=== Source extract ===
-- Opening Marker --

Where has all that talent gone? I suppose it is still there looking for a place to be useful but, in a world in which one buys a house to tear it down to replace the fir floor joists with an OSB beam and make the entire first floor into a single kitchendiningroomlivingroomfamilyroomentrance, who needs craftsmanship?
And think of this. Only flathead screws were available and each one was twisted into place by hand. There were no electric skill saws, reciprocating saws, hand drills, pneumatic nailers or chop saws. There were no battery drills or power screwdrivers. I realized that this project would not have happened if I didn’t have access to power tools. I am stupid but I am not a masochist.
So, what happens when the power is no longer there? What happens when you pull the trigger on the saw and all you get is a click from the trigger?
“This can’t happen?” you say?
I beg to differ. If we keep up this net zero madness it will most certainly happen one day. All the wind farms and solar panels in the world cannot make up for the power lost when night comes and the wind stops blowing. What then?” Oh, we’ll have batteries, will we? And where do the materials for the batteries come from? There will be new types of batteries. How much of your paycheque are you willing to put on that bet?

-- Closing Marker --

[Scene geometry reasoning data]
-- Opening Marker --

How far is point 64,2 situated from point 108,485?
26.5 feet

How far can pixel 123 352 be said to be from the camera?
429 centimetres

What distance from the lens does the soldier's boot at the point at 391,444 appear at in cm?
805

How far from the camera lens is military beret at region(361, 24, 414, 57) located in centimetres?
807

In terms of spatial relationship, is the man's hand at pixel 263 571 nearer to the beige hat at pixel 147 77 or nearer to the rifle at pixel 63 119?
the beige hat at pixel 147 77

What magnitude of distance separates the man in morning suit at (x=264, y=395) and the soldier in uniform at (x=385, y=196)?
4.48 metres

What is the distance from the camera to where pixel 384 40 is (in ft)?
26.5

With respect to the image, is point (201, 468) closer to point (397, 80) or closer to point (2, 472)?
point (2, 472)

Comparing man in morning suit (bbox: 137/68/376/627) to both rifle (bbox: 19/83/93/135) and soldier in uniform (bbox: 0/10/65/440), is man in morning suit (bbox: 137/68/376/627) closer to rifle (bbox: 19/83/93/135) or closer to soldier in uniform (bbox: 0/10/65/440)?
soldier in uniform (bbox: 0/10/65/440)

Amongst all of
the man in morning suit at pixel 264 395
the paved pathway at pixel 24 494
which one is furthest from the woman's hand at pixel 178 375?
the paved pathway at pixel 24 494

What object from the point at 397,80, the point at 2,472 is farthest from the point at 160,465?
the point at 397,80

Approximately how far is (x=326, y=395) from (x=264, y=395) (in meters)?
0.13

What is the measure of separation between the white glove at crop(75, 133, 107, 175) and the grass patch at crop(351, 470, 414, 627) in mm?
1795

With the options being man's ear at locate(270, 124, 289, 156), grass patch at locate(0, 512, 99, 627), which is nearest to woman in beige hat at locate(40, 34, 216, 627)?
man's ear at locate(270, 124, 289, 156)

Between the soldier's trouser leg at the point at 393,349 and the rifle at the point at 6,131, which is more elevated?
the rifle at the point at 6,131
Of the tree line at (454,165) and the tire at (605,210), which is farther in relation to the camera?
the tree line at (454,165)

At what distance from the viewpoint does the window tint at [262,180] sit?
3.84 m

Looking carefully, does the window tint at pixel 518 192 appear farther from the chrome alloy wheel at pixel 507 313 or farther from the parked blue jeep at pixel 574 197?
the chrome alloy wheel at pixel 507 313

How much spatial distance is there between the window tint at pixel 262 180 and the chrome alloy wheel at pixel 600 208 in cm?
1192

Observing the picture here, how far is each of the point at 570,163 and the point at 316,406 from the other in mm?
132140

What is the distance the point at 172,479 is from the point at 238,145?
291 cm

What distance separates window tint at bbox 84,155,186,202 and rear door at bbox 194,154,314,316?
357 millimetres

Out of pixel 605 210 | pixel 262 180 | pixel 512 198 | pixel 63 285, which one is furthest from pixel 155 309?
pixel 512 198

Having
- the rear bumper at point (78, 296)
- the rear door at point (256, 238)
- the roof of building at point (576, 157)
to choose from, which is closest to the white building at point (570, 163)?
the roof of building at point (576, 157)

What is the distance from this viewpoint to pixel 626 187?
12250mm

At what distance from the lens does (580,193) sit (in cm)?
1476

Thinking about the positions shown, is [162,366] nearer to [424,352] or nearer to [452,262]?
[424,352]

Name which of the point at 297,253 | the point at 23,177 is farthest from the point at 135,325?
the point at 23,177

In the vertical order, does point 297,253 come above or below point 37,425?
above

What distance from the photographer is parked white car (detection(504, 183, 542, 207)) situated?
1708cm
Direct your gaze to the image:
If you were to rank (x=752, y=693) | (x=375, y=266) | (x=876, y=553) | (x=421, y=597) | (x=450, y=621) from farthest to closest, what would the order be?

-- Closing Marker --

=== Actions to take ===
**A)** Transcribe the passage on power tools from "And think of" through "from the trigger?".
**B)** State whether each statement below agrees with the passage on power tools. Answer yes or no, and quote the deciding words.
(i) Only flathead screws were available.
(ii) Wind farms and solar panels can make up for the power lost when night comes and the wind stops blowing.
(iii) The project would have happened without access to power tools.
**C)** Answer these questions from the passage on power tools.
(i) What replaces the fir floor joists in the house example?
(ii) When the power is no longer there, what does pulling the trigger on the saw produce?
(iii) What does the writer call madness?

=== Task responses ===
**A)**
And think of this. Only flathead screws were available and each one was twisted into place by hand. There were no electric skill saws, reciprocating saws, hand drills, pneumatic nailers or chop saws. There were no battery drills or power screwdrivers. I realized that this project would not have happened if I didn’t have access to power tools. I am stupid but I am not a masochist.
So, what happens when the power is no longer there? What happens when you pull the trigger on the saw and all you get is a click from the trigger?

**B)**
(i) Yes: "Only flathead screws were available"
(ii) No: "All the wind farms and solar panels in the world cannot make up for the power lost when night comes and the wind stops blowing."
(iii) No: "this project would not have happened if I didn’t have access to power tools."

**C)**
(i) An OSB beam
(ii) A click from the trigger
(iii) Net zero